Problem to work on » From the data that follows, report the number of lines including "impact", and only that number.

Records for processing »

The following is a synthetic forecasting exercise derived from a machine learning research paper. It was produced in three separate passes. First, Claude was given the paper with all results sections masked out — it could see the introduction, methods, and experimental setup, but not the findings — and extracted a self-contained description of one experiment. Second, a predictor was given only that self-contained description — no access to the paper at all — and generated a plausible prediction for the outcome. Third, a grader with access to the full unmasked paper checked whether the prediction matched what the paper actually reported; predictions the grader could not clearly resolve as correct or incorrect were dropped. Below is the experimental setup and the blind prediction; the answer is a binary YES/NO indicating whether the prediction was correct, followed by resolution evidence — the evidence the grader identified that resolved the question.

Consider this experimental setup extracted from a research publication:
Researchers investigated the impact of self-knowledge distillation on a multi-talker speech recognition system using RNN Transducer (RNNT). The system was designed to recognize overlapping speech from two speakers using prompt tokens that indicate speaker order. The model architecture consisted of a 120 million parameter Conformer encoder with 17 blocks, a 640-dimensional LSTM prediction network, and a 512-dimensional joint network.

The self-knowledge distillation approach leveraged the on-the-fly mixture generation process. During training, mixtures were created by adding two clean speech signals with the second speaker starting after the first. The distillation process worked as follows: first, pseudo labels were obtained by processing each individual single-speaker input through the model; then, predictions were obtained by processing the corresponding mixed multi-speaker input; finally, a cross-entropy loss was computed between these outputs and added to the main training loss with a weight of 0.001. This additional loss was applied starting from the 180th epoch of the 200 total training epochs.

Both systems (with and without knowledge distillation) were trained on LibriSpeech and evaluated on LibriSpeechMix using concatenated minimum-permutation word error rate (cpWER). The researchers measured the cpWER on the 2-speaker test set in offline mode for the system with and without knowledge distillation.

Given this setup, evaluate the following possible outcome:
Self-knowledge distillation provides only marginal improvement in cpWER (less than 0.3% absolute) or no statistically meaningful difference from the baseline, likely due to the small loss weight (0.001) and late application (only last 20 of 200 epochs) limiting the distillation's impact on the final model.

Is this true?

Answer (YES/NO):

Result for this task » 2